BEGIN Input data

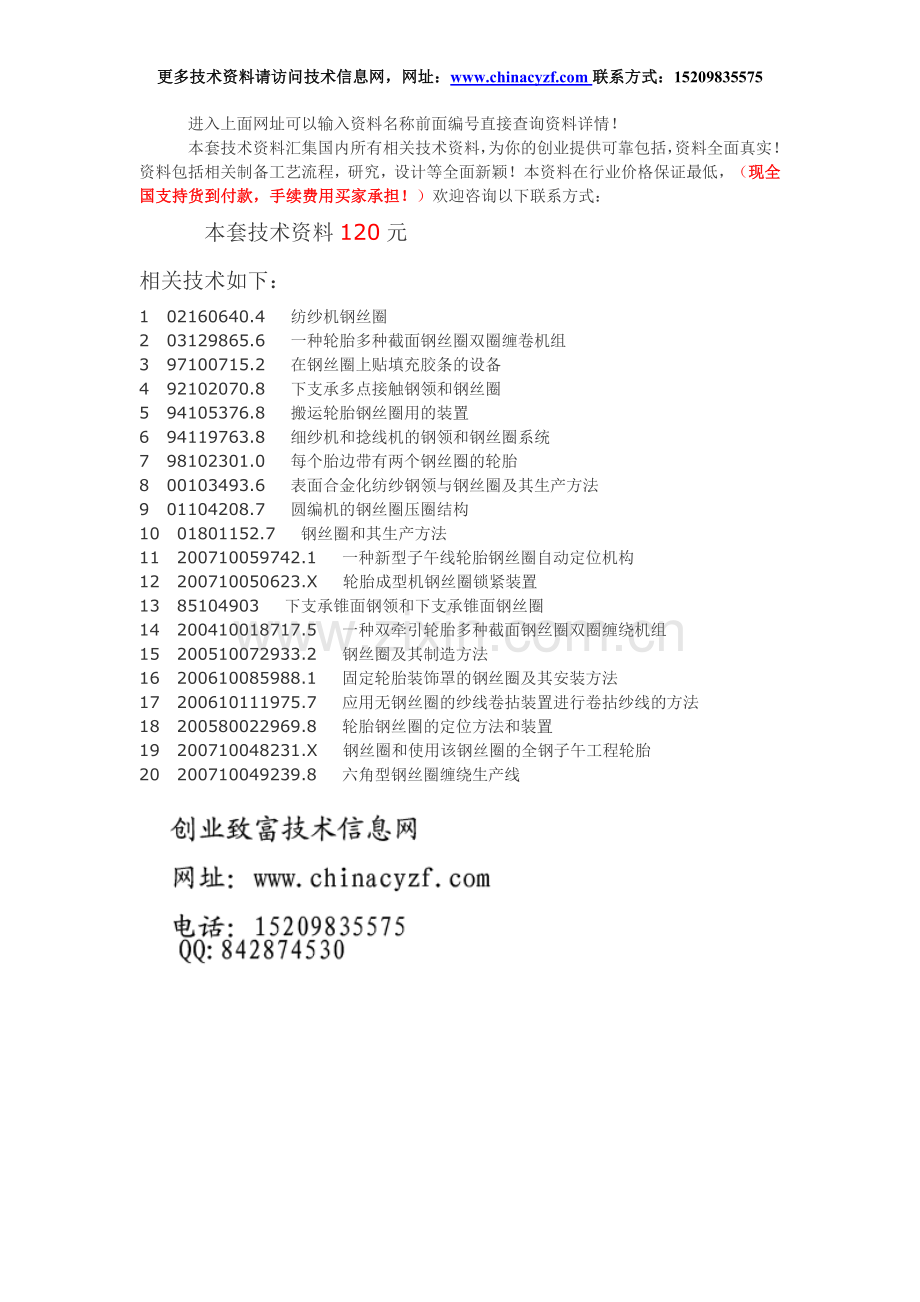 I147、钢丝圈生产加工工艺技术.doc_第1页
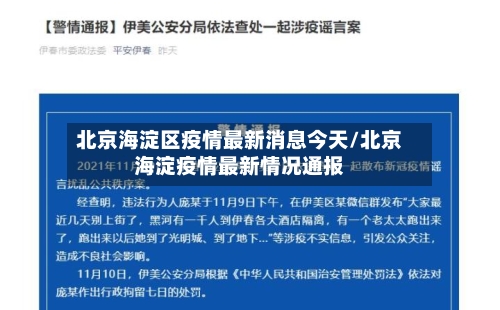 北京海淀区疫情最新消息今天/北京海淀疫情最新情况通报-第3张图片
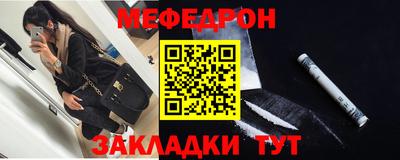 МДПВ Краснодар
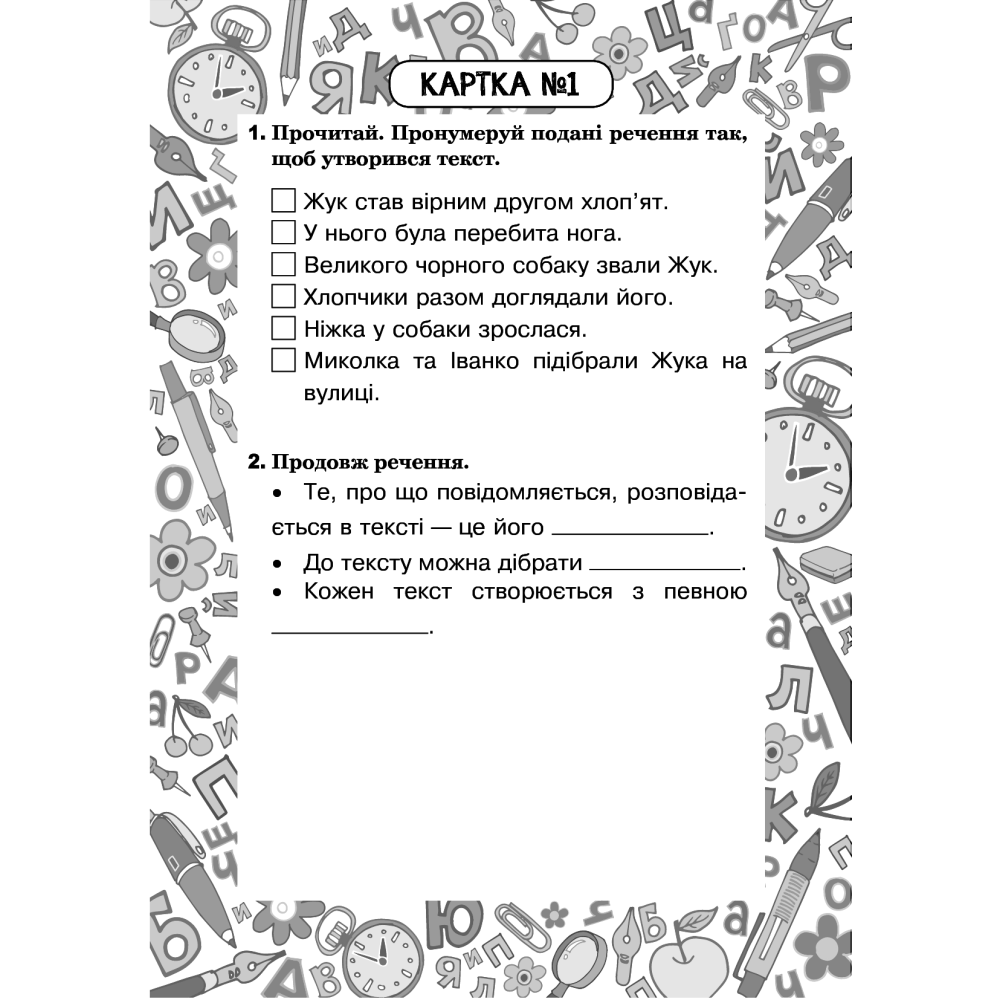 Українська мова. Блокнот №1. 3 клас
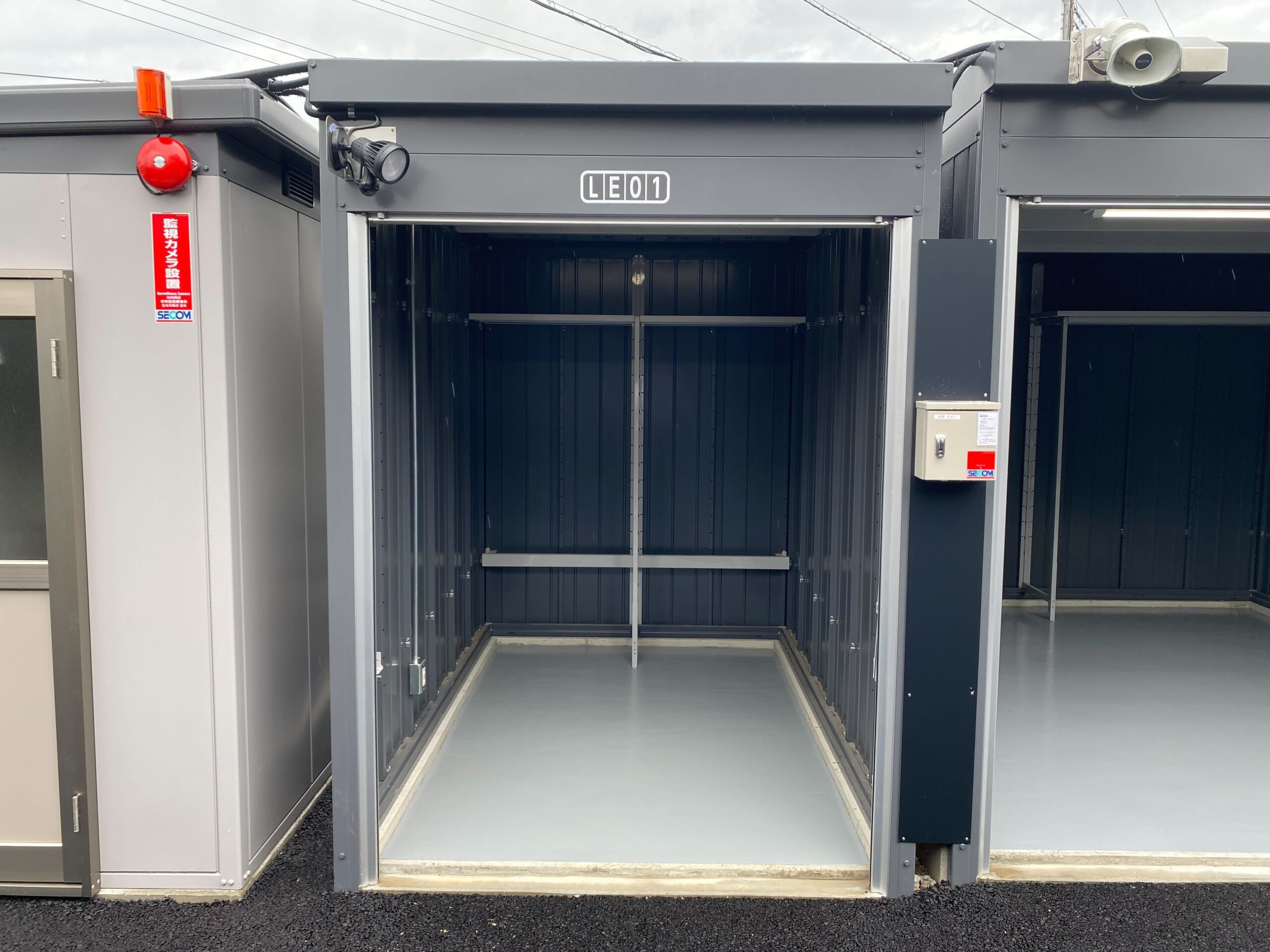 【2026年1月中旬頃OPEN予定】イナバボックス福生志茂店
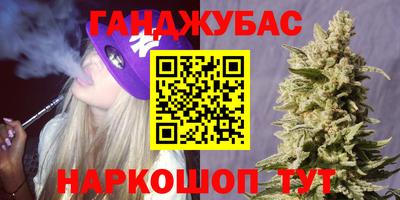 дистиллят марихуана Краснодар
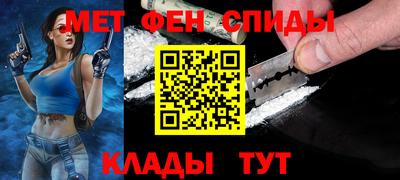 соль ск Бугуруслан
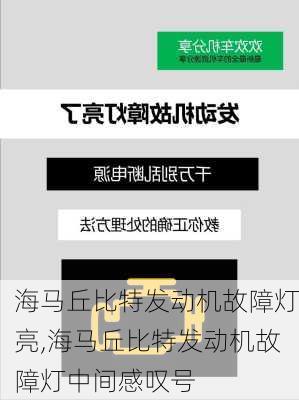 海马丘比特发动机故障灯亮,海马丘比特发动机故障灯中间感叹号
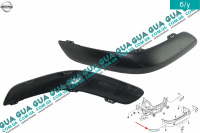 Молдинг / декоративная накладка / листва бампера заднего левая хетчбек Nissan / НИССАН ALMERA N16 / АЛЬМЭРА Н16 2.2 DCI ( 2184 куб.см.)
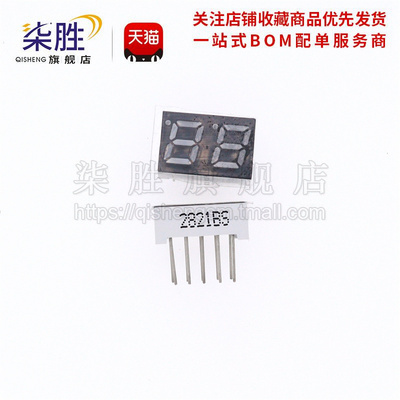 0.28英寸2位两位红色数码管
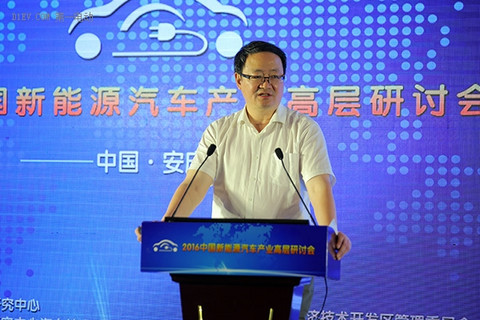 续航可达200km 奇瑞今年下半年将推出S51EV微型电动车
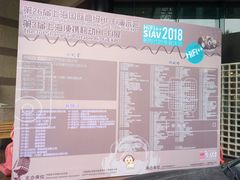 -上海新锦江大酒店
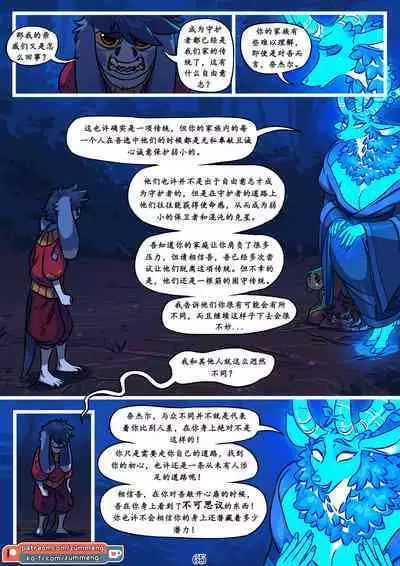 Tree of Life-by Zummeng(Chinese version translate by wubijiaoao)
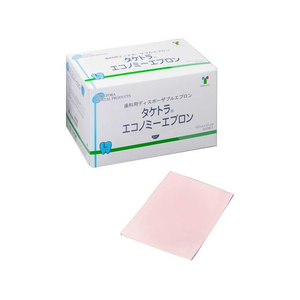 竹虎 エコノミーエプロン(L)ピンク 紙エプロン(デンタル)24-8472-05 007056(200マイイリ) FCF998V-24-8472-05-イメージ1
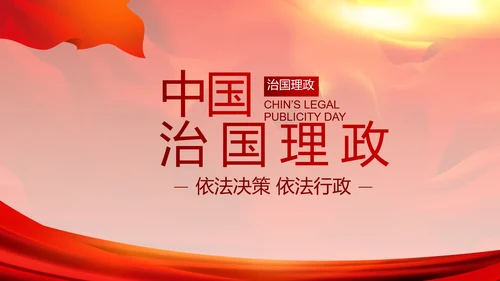 红色党建党支部党员主题党日微党课PPT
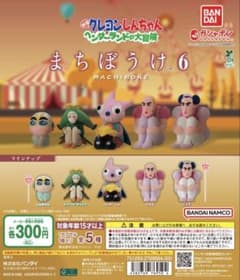 Crayon Shin-chan: Waiting in Vain 6 Gacha Complete Set: Henderland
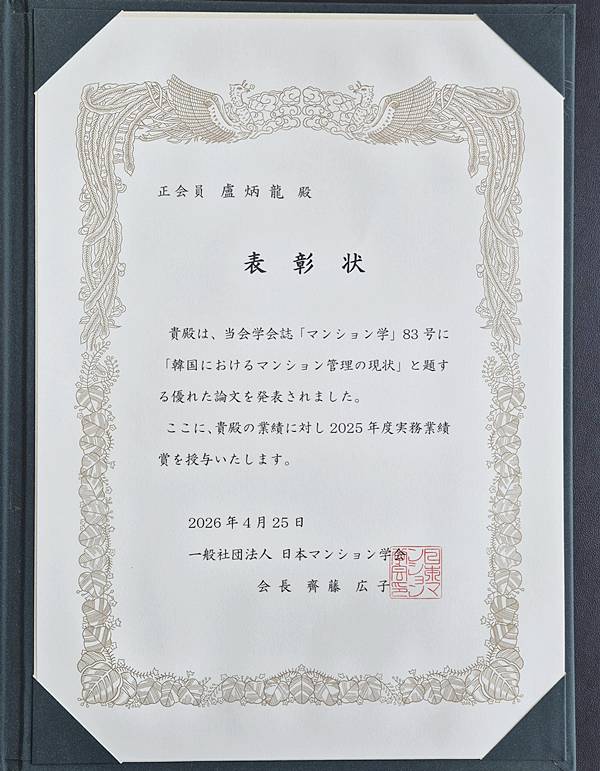일본맨션학회 표창장.
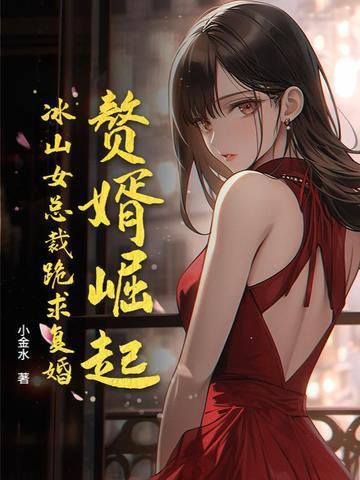 赘婿霸道女总裁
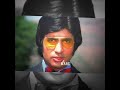 The Best Opening Scene 🫡 Amitabh Bachchan DON Edit Nightmare S Creations Amitabhbachchan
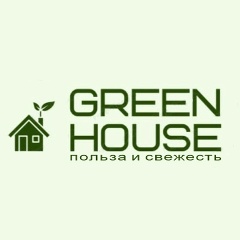 GREEN HOUSE |Микрозелень| Екатеринбург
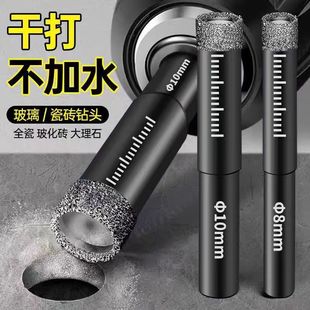 Tile Drilling Drill Marble Vitrified Tile All-Ceramic Tile Hole Opening Dali Glass Ceramic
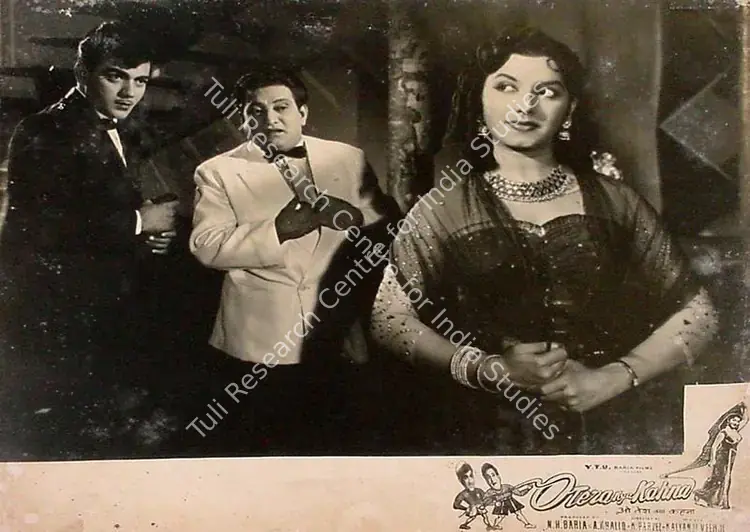 Baria, N.H. (Producer), O Tera Kya Kahna, 1959 | Lobby Card | CinemaEducation | 00824421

END Input data

Your goal: Produce the entries again, word for word, without any of their pictures.

Solution:
 I147、钢丝圈生产加工工艺技术.doc_第1页
 北京海淀区疫情最新消息今天/北京海淀疫情最新情况通报-第3张图片
 МДПВ Краснодар
 Українська мова. Блокнот №1. 3 клас
 【2026年1月中旬頃OPEN予定】イナバボックス福生志茂店
 дистиллят марихуана Краснодар
 соль ск Бугуруслан
 海马丘比特发动机故障灯亮,海马丘比特发动机故障灯中间感叹号
 Молдинг / декоративная накладка / листва бампера заднего левая хетчбек Nissan / НИССАН ALMERA N16 / АЛЬМЭРА Н16 2.2 DCI ( 2184 куб.см.)
 0.28英寸2位两位红色数码管
 续航可达200km 奇瑞今年下半年将推出S51EV微型电动车
 -上海新锦江大酒店
 Tree of Life-by Zummeng(Chinese version translate by wubijiaoao)
 竹虎 エコノミーエプロン(L)ピンク 紙エプロン(デンタル)24-8472-05 007056(200マイイリ) FCF998V-24-8472-05-イメージ1
 红色党建党支部党员主题党日微党课PPT
 Crayon Shin-chan: Waiting in Vain 6 Gacha Complete Set: Henderland
일본맨션학회 표창장.
 赘婿霸道女总裁
 The Best Opening Scene 🫡 Amitabh Bachchan DON Edit Nightmare S Creations Amitabhbachchan
 GREEN HOUSE |Микрозелень| Екатеринбург
 Tile Drilling Drill Marble Vitrified Tile All-Ceramic Tile Hole Opening Dali Glass Ceramic
 Baria, N.H. (Producer), O Tera Kya Kahna, 1959 | Lobby Card | CinemaEducation | 00824421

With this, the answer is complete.